Not that this moment isn’t connected to all the others. Which is why I go out of my way to praise Avery, to tell him he’s doing a great job. Which he is. He even found the plant ties buried in my pantry. Everything is buried in my pantry these days. We had some “work” done on the kitchen while away. Which only added to the pre-trip frenzy. Specifying countertops, looking at plans, new cabinets, sinks, microwaves, more cabinets. Castanets probably too. Certainly one could hear them in the background. Frenzied, that was the tone. But the work is over. And now there’s the new work, living with disruption. For I can’t find anything. Although while Avery was sorting through the pantry’s stock of fertilizer and snail killer, damned if we didn’t come across the sugar. Which was right next to the salt. On a shelf full of hardware.
The new kitchen. With many accessible touches.

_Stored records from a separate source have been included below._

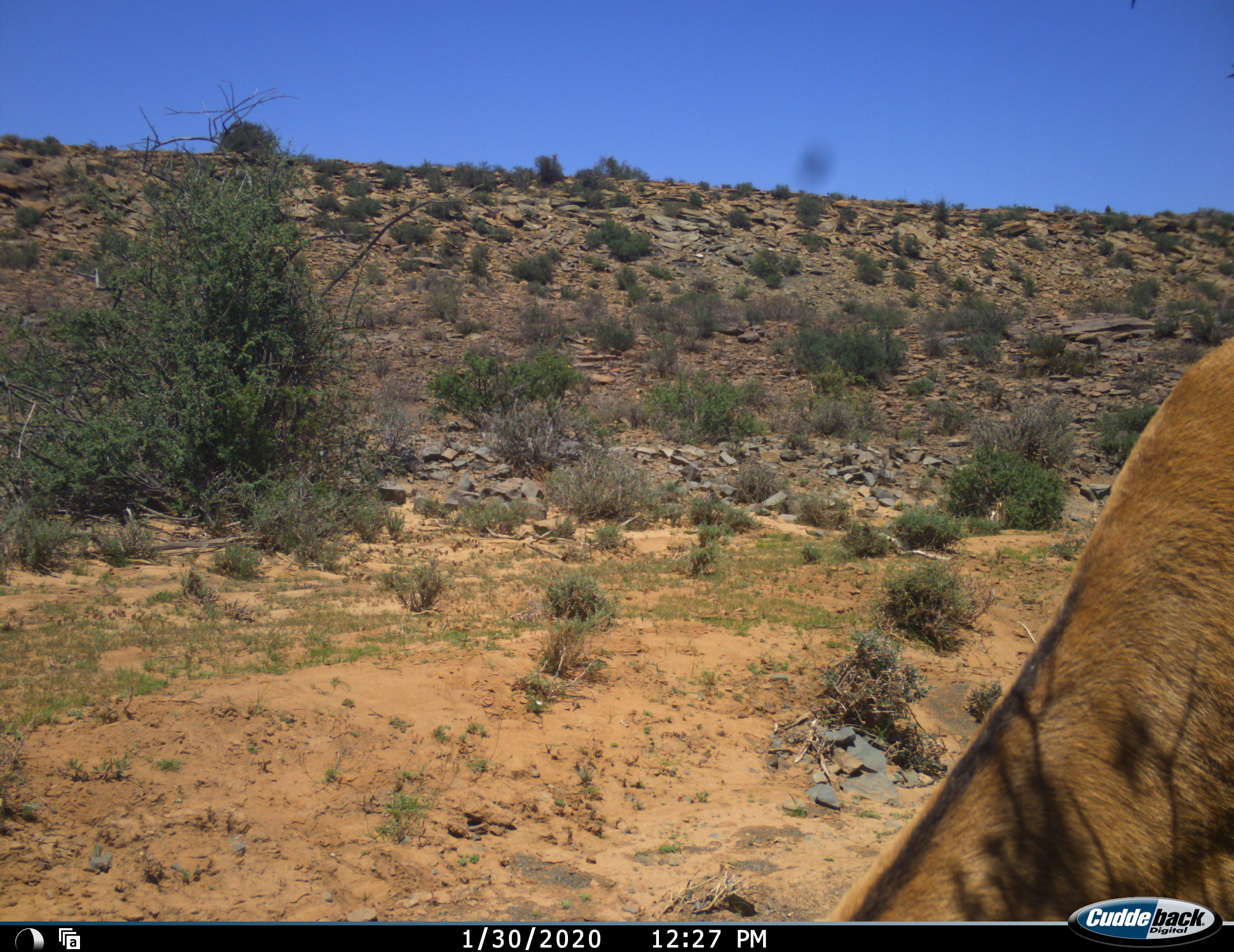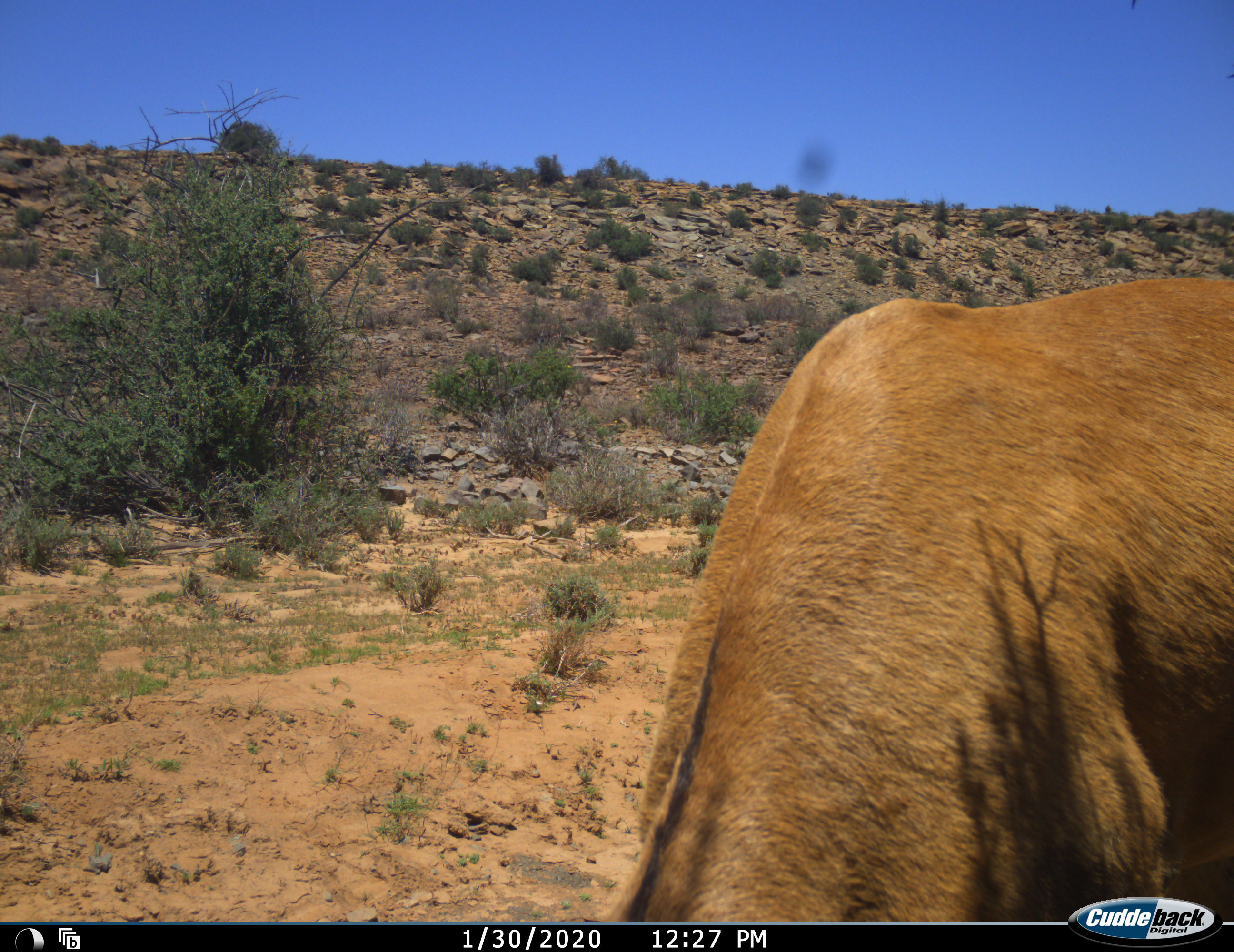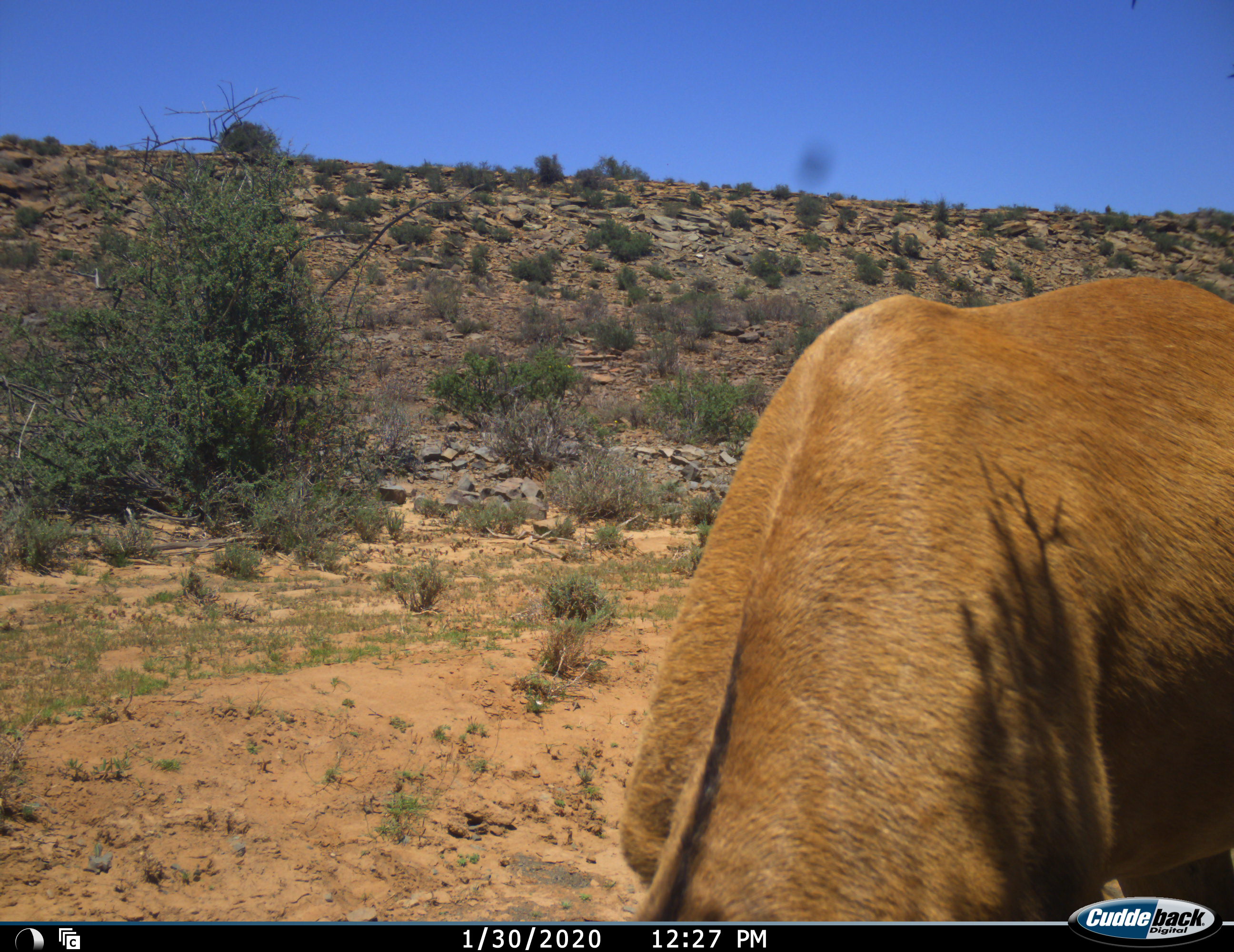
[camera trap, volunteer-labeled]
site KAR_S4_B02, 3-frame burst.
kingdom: Animalia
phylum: Chordata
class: Mammalia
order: Artiodactyla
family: Bovidae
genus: Alcelaphus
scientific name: Alcelaphus buselaphus caama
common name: red hartebeest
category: hartebeestred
Hartebeestred (red hartebeest) (Alcelaphus buselaphus caama), count 1. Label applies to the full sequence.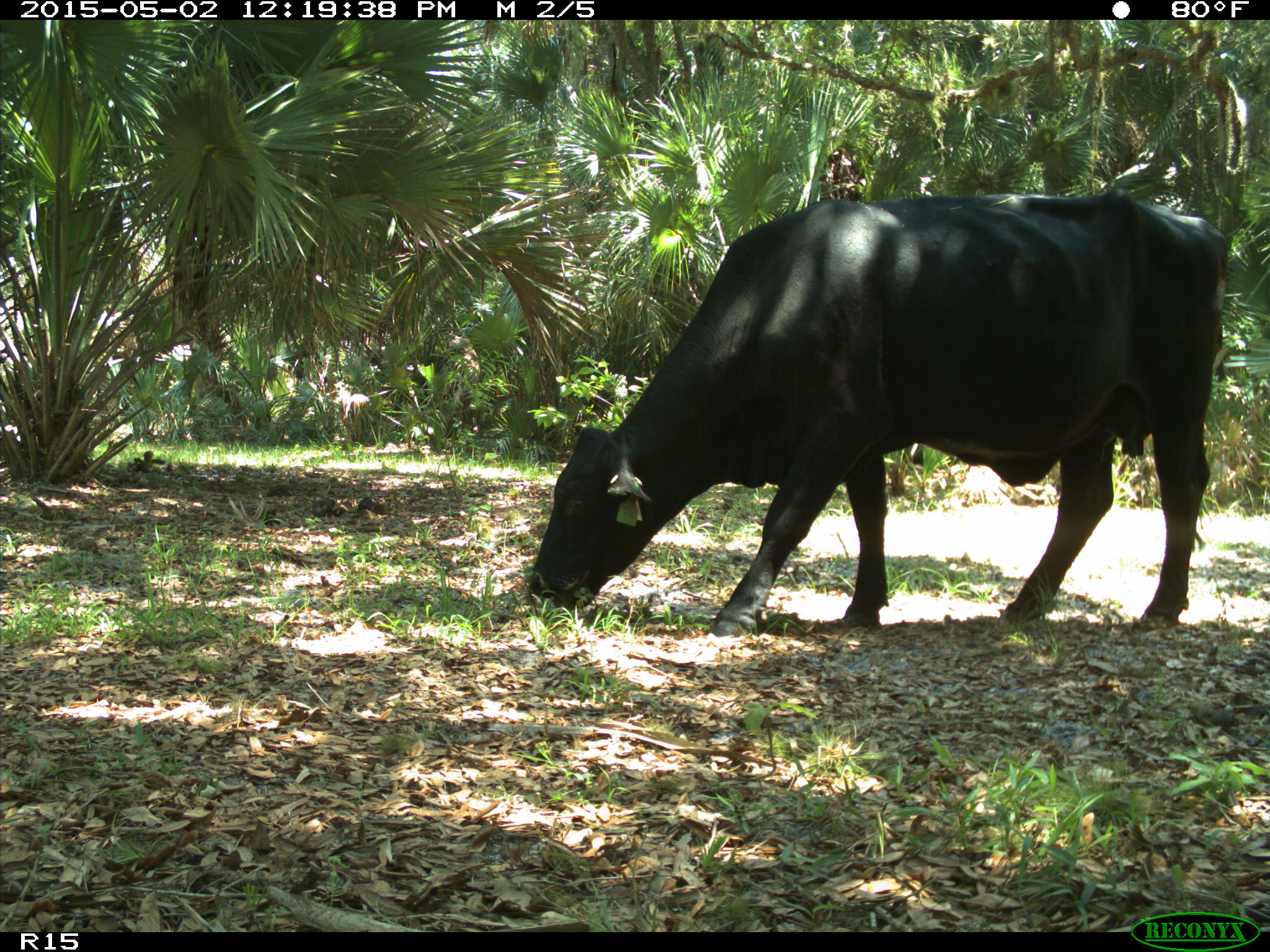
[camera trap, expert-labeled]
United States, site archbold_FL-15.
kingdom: Animalia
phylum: Chordata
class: Mammalia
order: Artiodactyla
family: Bovidae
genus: Bos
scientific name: Bos taurus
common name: domestic cow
Bos taurus (domestic cow).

And an infinitely more eye pleasing look. With drawers that actually work. And veneer that isn’t peeling off and splintering into the 1950s, when it was installed. Time does march on. And, yes, I do lag behind. And is going to be more of this, for there is a house just over the horizon. It seems frustratingly distant, this house in San Francisco’s Glen Park, but it will happen. And there will be more chaos. The move, the throwing away of 20 years of apartment life. If I get there. Wherever “there” is. Yes, I probably will. Though I might not. Meanwhile there is here. Which has one salient and overwhelming fact on its side. You can’t lag behind “here.”